Using the data below, return the stretch from the line that contains "Harrisburg escorts - BEAUTIFUL👑ALLURING🤩GODDESS💦AVAILIBLE" through the line that contains "Moradia T5 para Venda em Cascais e Estoril", both included, exactly as it stands and nothing beyond it.

- _Records shown_
■ ■ ■ ■

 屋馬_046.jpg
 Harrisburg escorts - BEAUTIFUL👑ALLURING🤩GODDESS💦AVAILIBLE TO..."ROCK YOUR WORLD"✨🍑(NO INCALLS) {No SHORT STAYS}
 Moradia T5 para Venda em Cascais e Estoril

■ ■ ■ ■

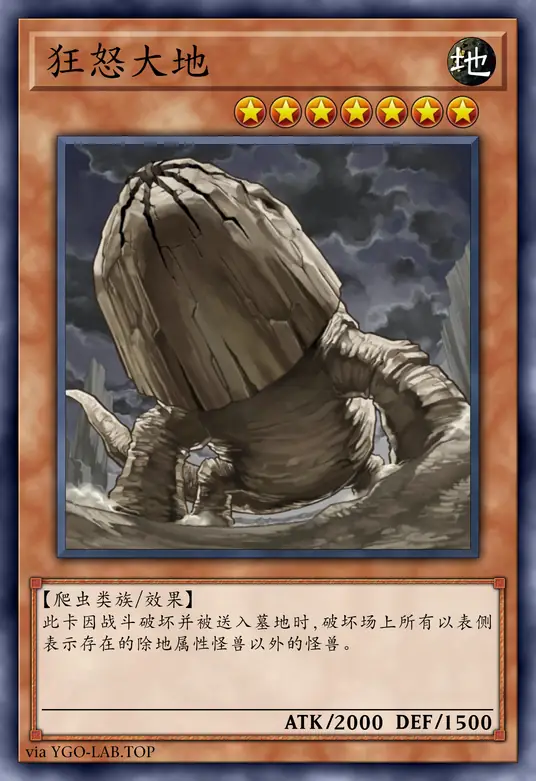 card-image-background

■ ■ ■ ■

- _Final answer_
 Harrisburg escorts - BEAUTIFUL👑ALLURING🤩GODDESS💦AVAILIBLE TO..."ROCK YOUR WORLD"✨🍑(NO INCALLS) {No SHORT STAYS}
 Moradia T5 para Venda em Cascais e Estoril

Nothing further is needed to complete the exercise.